Ohio Volunteers Make a Splash
Thank you to all those who clean up their local river, including the winner of our 2017 Cleanup Champion award for most trash collected, Ohio River Valley Water Sanitation Commission’s annual River Sweep.
By
Katy Neusteter |
July 31, 2018
Collecting 1 million pounds of trash in a single day takes dedication. And people — 8,000 to be exact. Such huge numbers are why we are tipping our hats to the Ohio River Valley Water Sanitation Commission’s (ORSANCO) annual River Sweep event. Every June, River Sweep mobilizes volunteers to the Ohio River and its tributaries, fringed by 3,000 miles of river shoreline.

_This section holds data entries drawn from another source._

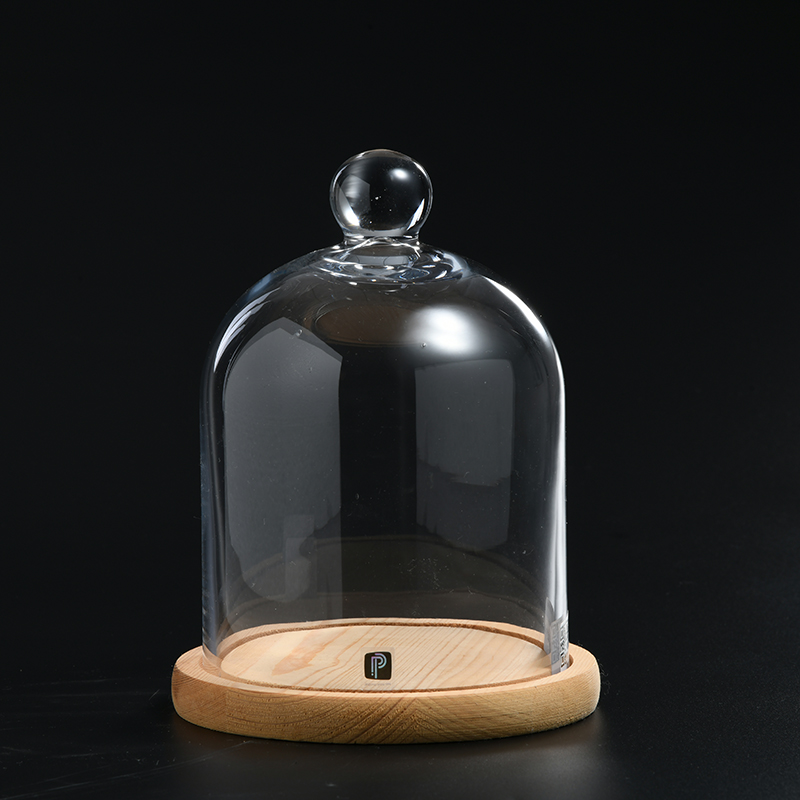 High quality cheap with good quality transparent glass cake stand for sale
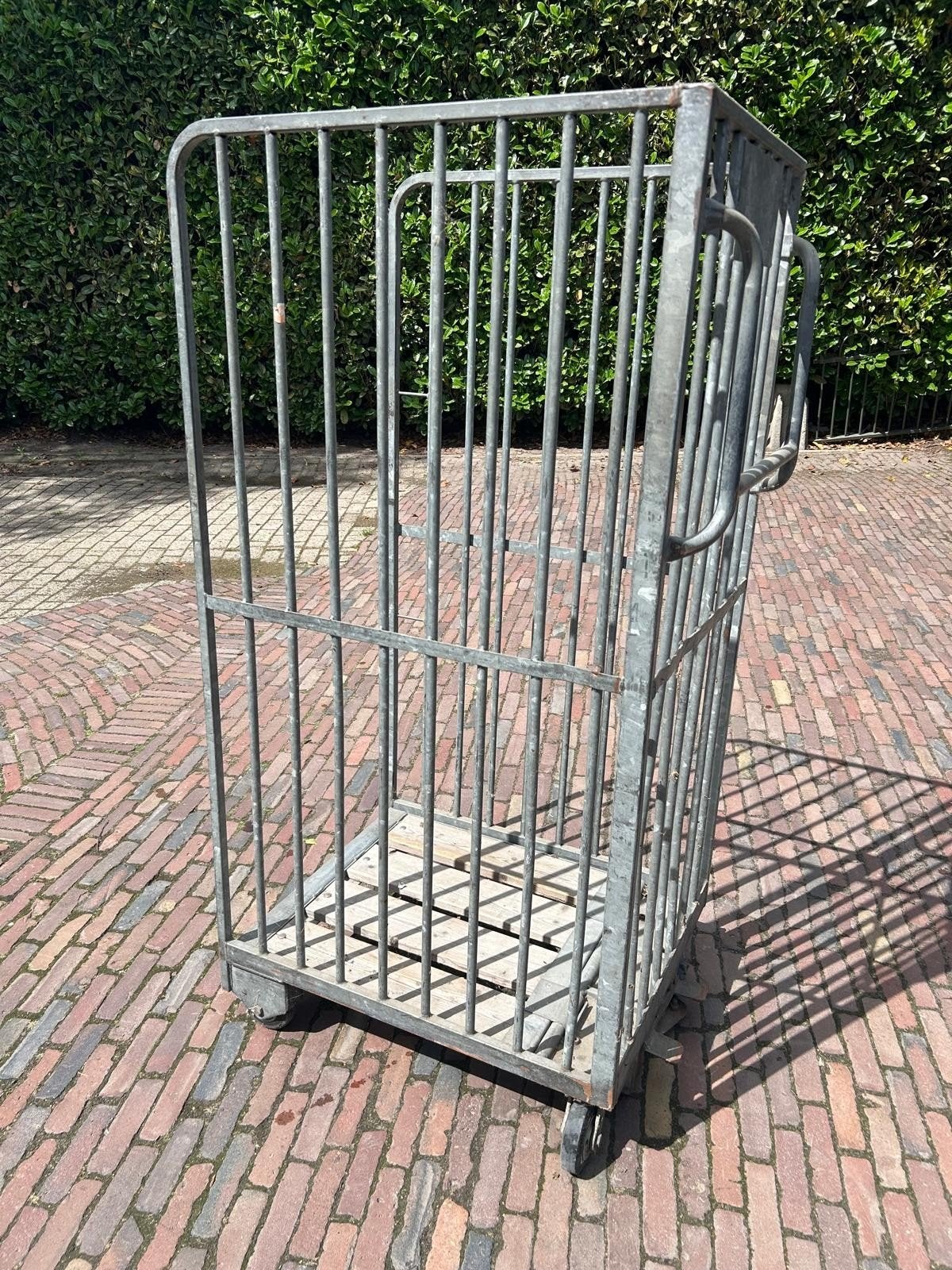 Rolcontainer, 100 liter of meer, Ophalen, Gebruikt, Transportkar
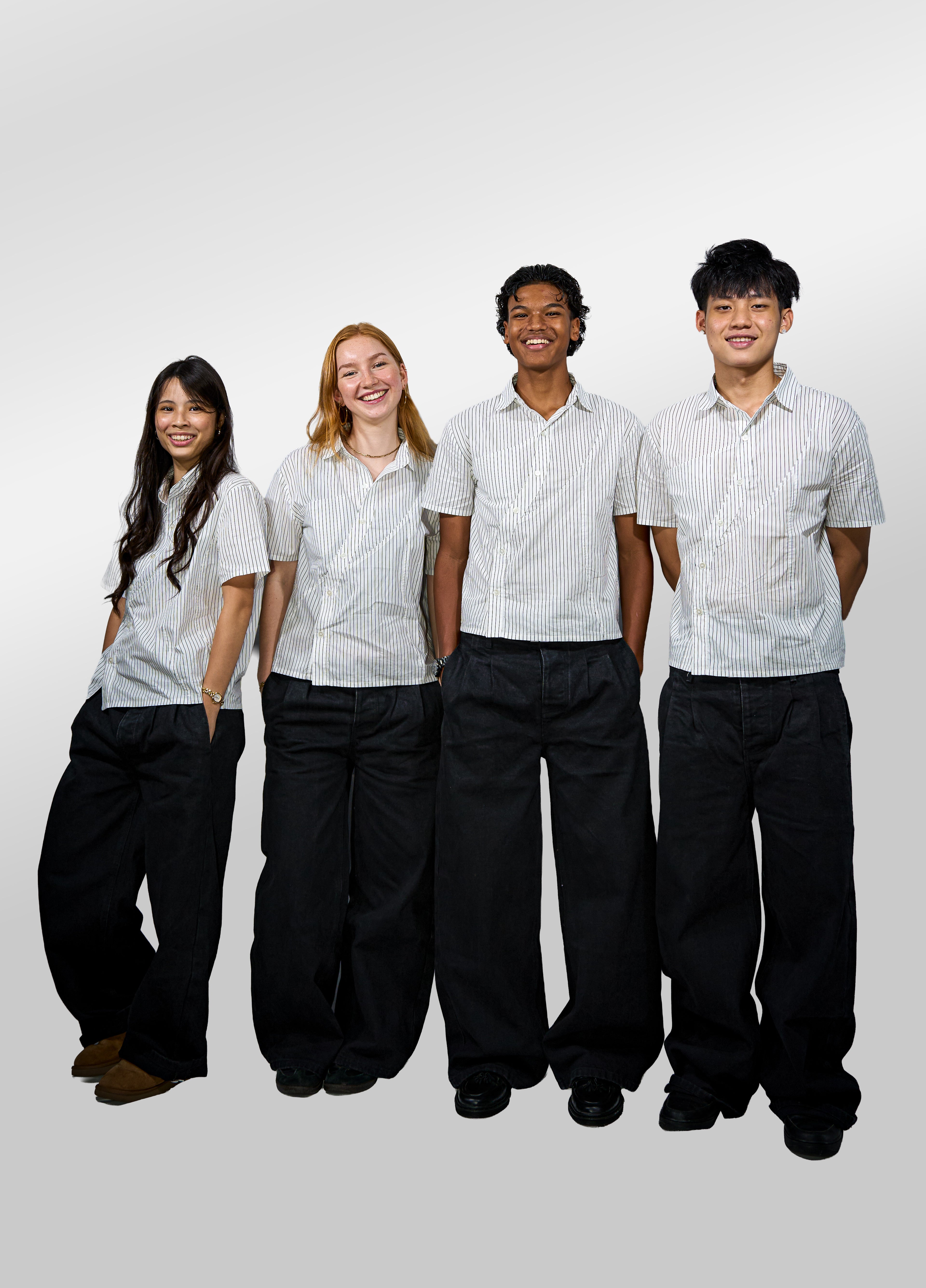 Jet Black Pleated Jeans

“It’s not our volunteers’ trash that they’re picking up,” says Lisa Cochran, who coordinates the event for ORSANCO. “But they are willing to come out and get dirty and take this responsibility on. They have special hearts.”
Photo by Jean Ison at the Ohio River sweep
Cochran describes the Ohio River as “everything a river can be.” It supplies local communities with transportation, drinking water, recreation, fishing, boating and beauty. “It’s part of the community here.”
Back when River Sweep first launched nearly 30 years ago, the Ohio—which is the lifeblood for six cities—was a dumping ground for large items like water heaters and cars. Though they no longer find appliances in the river, volunteers do have a new challenge: single-use plastics.
“You drop a pop bottle in the parking lot and think, ‘Oh well.’ You don’t think it’s going to make it down to the Ohio River. We get people out to River Sweep because, just like American Rivers says, when you connect people to rivers, they protect rivers.”